In the records below, find the line containing "Утоли жажду! крупный" and print it and every line after it exactly, through the end. Skip pictures.

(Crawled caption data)

• • •

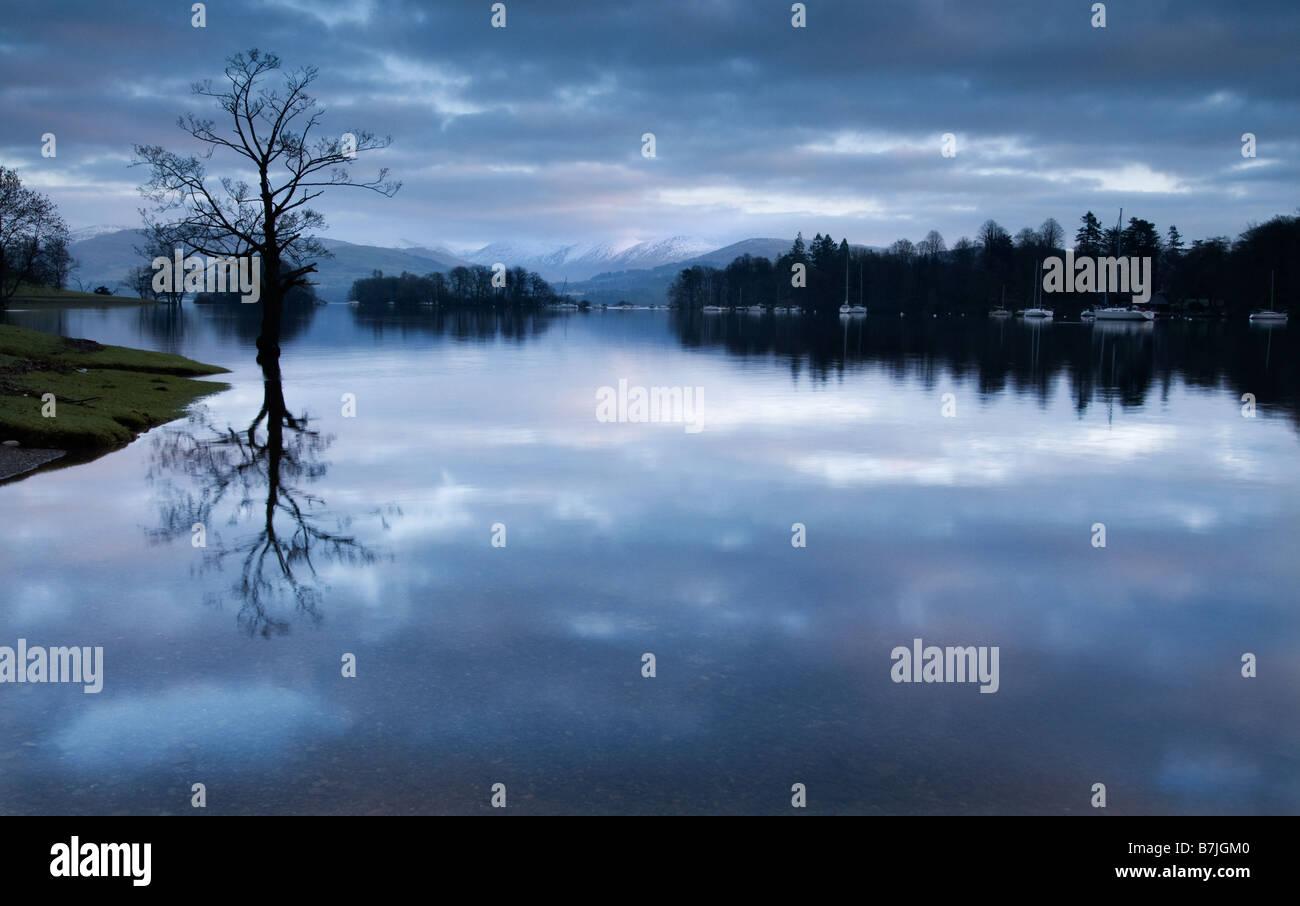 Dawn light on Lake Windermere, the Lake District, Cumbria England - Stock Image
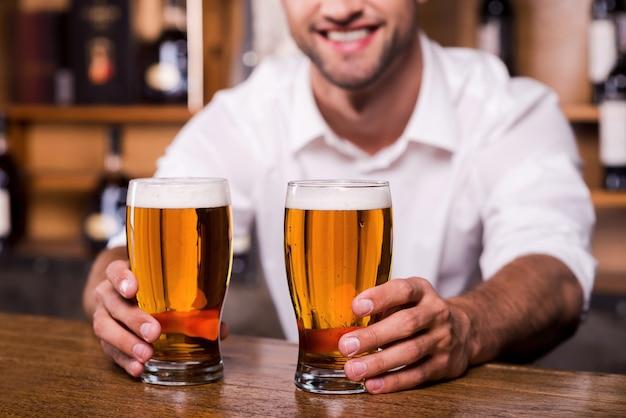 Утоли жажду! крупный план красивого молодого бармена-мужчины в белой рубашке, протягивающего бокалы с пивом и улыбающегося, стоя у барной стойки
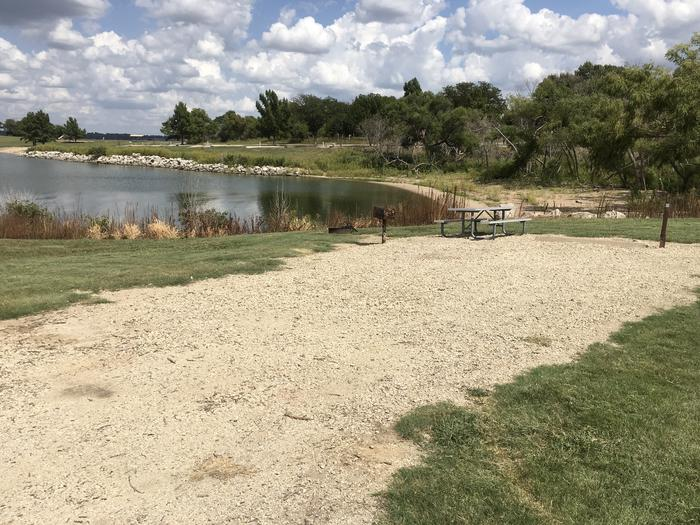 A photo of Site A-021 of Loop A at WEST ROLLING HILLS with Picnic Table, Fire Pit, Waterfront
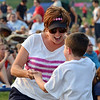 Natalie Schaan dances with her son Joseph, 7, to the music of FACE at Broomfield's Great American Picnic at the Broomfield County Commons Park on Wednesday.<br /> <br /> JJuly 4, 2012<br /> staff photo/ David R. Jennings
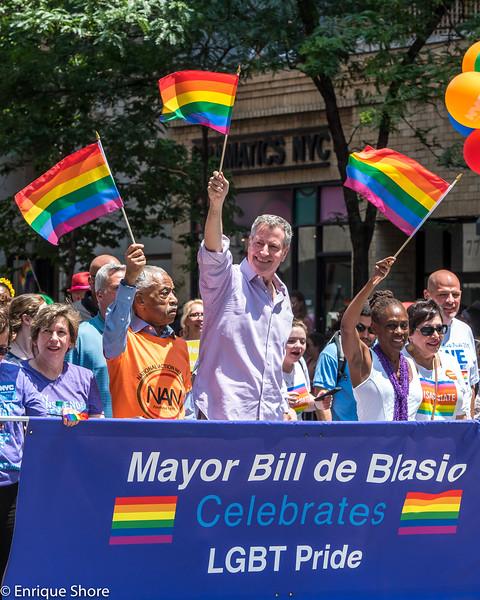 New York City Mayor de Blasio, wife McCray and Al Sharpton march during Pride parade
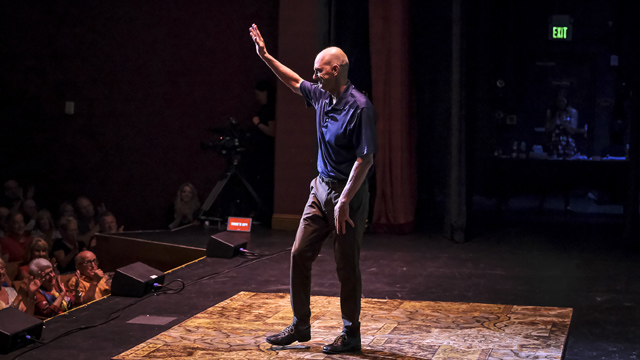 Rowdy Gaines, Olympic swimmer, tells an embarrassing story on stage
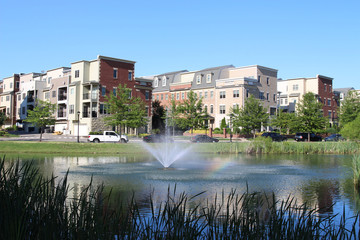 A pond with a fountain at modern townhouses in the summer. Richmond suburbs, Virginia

• • •

» **ANSWER SECTION**
 Утоли жажду! крупный план красивого молодого бармена-мужчины в белой рубашке, протягивающего бокалы с пивом и улыбающегося, стоя у барной стойки
 A photo of Site A-021 of Loop A at WEST ROLLING HILLS with Picnic Table, Fire Pit, Waterfront
 Natalie Schaan dances with her son Joseph, 7, to the music of FACE at Broomfield's Great American Picnic at the Broomfield County Commons Park on Wednesday.<br /> <br /> JJuly 4, 2012<br /> staff photo/ David R. Jennings
 New York City Mayor de Blasio, wife McCray and Al Sharpton march during Pride parade
 Rowdy Gaines, Olympic swimmer, tells an embarrassing story on stage
 A pond with a fountain at modern townhouses in the summer. Richmond suburbs, Virginia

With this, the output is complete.